- _Extracted text_:
If a customer queries a share price on a Sunday, CachedQuote notices that there is no share price for the day in question because stock exchanges do not work on weekends and public holidays. In this case, CachedQuote is intelligent enough to return the last available price instead of a black hole.
The CachedQuote.pm module uses the Finance::QuoteHist::Yahoo CPAN module to retrieve the share price data off the web (Listing 1, lines 12, 109-137). The cache retrieves the closing price, which it stores in the $close variable. On receiving a web request, the Yahoo server can return the share price data for a single share for many years. CachedQuote.pm leverages this and sends a request to the server, requesting the data for one year prior to the requested time up to the current day (line 103). If the data is available in the cache, the module does not issue a new request (line 43).
CachedQuote.pm uses the Cache::Historical CPAN module to store and retrieve the share price data. The module has a convenient interface for setting date-based values, set(date, key, value). To retrieve stored values it offers the get(date, key) and get_interpolated(date, key) methods. The key parameter works like the key in a hash. If a share price is missing for a specific day, get_interpolated() retrieves the last available price prior to the given date while get will return the data on a specific date or undef if no data exists for that date.
Cache::Historical accesses an SQLite database via the DBD::SQLite CPAN module. SQLite is not under the GPL, but is released under a Public Domain license; the CPAN module includes the source code for the file-based database. SQLite supports requests in SQL syntax but does without a database server, writing the results directly to a local file instead.
CachedQuote.pm sets the SQLite database file to /tmp/cached-quote.dat in line 21. If you prefer not to leave the cache in a dangerous temporary directory, you can change the default when you call the Cache::Historical constructor - for example, new(sqlite_file => "filename").
The quote() function (line 34) first tries to retrieve the stock price with get() (lines 39-41). If this action fails, the get() method returns an undefined value, which is recognized in line 44. Then the module calls quote_refresh() to update the cache for the period before and after the requested date. After this, get_interpolated() should return a useful value.
At the same time, the code decides whether the daily price is unavailable because the stock exchange was closed on the day in question or because the range is not yet cached. If the script discovers that the day was a Sunday, the module should not try to retrieve the latest share prices from the server because there will not be any until Monday.
Therefore, the quote_refresh() function calls since_last_update() in line 65 to check the period since the last cache refresh. This value is stored as a DateTime::Duration object, and delta_days converts this to whole days. If the cache is less than one day old, an update is not performed (lines 69-72, 79-83), and the last available share price (typically from Friday) is then used (interpolation method in line 49).
The CPAN DateTime module interface is so convenient that developers normally do not bother using anything else, but the Finance::QuoteHist::Yahoo module insists on dates in US standard format: mm/dd/yyyy. Thus, the date_format() function in line 140 calls the strftime() method to convert DateTime objects.
The reverse case - converting a mm/dd/yyyy date to a DateTime object - is handled by the dt_parse() function beginning in line 148.

- _Set of tasks_:
1. Transcribe the part of the CachedQuote text that opens with the words containing "If a customer" and closes with "request (line 43).".
2. According to the CachedQuote text, which date format does the Finance::QuoteHist::Yahoo module insist on?

- _Data extract_:
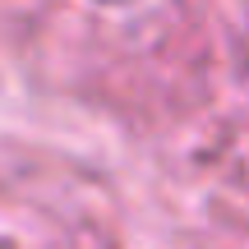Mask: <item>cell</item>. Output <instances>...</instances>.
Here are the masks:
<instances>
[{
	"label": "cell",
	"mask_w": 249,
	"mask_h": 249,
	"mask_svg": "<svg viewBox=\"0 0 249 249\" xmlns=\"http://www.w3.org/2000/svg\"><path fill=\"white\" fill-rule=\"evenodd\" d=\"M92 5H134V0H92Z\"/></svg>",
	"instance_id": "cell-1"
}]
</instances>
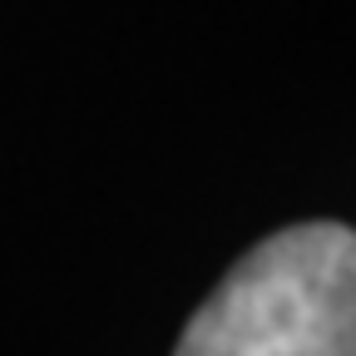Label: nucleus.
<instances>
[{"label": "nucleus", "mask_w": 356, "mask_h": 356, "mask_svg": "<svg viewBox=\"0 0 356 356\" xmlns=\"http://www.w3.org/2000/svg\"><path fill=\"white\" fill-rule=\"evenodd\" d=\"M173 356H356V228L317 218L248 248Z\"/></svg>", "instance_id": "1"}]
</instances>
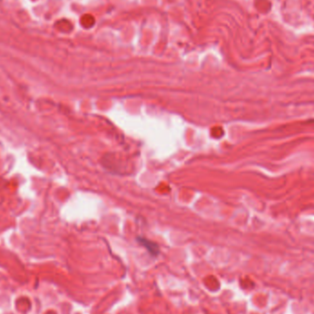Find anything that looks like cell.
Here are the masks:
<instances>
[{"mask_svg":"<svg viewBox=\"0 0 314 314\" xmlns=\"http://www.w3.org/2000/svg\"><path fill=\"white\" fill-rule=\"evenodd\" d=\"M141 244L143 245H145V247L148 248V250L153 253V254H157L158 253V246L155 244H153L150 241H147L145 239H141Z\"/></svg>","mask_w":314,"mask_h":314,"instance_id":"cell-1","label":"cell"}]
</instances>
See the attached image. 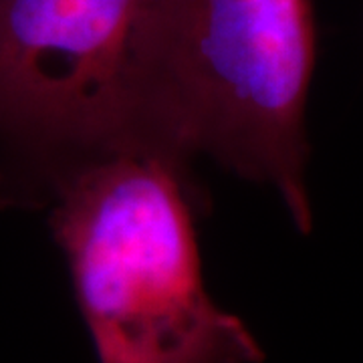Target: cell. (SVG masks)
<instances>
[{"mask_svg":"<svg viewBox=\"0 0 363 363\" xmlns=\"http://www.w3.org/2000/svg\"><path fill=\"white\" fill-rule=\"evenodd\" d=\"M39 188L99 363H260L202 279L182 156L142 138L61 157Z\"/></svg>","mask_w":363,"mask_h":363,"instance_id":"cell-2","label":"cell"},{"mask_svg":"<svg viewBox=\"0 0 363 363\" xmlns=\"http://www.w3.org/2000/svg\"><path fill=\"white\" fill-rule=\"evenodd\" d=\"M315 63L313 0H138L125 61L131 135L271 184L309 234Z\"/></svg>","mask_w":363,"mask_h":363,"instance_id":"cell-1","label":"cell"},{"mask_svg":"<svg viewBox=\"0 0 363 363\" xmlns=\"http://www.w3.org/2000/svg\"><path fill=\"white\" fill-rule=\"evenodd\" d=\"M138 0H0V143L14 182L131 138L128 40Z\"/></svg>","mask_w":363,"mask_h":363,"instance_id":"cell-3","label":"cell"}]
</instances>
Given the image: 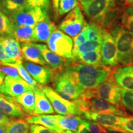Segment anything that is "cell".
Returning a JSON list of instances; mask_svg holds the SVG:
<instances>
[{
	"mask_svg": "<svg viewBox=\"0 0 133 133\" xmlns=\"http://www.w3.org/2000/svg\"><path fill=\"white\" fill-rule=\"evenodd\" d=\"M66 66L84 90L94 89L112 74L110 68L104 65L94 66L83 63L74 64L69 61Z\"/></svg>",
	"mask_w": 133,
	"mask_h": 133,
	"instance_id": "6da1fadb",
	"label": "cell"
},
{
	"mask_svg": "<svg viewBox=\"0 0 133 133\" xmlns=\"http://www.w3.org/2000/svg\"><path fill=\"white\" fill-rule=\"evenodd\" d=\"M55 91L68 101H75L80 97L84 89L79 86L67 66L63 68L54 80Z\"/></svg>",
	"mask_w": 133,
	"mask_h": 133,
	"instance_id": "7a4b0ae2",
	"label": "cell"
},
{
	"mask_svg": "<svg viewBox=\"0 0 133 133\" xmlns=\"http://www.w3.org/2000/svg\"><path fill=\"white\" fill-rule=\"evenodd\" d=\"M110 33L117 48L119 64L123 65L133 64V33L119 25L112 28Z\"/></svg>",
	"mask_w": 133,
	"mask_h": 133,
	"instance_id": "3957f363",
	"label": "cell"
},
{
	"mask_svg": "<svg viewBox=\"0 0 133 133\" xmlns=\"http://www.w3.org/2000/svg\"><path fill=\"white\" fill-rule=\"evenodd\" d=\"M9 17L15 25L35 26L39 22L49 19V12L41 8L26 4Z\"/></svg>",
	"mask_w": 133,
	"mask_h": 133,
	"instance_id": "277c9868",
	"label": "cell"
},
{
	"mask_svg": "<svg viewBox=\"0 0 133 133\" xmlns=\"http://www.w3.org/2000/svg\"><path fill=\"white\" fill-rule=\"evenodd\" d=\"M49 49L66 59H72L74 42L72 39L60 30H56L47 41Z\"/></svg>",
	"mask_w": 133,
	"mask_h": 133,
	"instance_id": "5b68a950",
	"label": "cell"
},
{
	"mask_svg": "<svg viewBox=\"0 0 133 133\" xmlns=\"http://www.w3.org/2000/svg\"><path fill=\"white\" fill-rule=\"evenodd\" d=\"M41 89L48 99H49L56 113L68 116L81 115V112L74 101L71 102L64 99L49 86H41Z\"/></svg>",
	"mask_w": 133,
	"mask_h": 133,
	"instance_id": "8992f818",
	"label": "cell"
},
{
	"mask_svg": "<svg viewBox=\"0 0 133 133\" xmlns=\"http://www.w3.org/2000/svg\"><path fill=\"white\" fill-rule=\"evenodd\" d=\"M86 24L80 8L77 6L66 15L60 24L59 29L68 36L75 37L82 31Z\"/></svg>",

- _Final answers_:
1.
If a customer queries a share price on a Sunday, CachedQuote notices that there is no share price for the day in question because stock exchanges do not work on weekends and public holidays. In this case, CachedQuote is intelligent enough to return the last available price instead of a black hole.
The CachedQuote.pm module uses the Finance::QuoteHist::Yahoo CPAN module to retrieve the share price data off the web (Listing 1, lines 12, 109-137). The cache retrieves the closing price, which it stores in the $close variable. On receiving a web request, the Yahoo server can return the share price data for a single share for many years. CachedQuote.pm leverages this and sends a request to the server, requesting the data for one year prior to the requested time up to the current day (line 103). If the data is available in the cache, the module does not issue a new request (line 43).

2. US standard format: mm/dd/yyyy.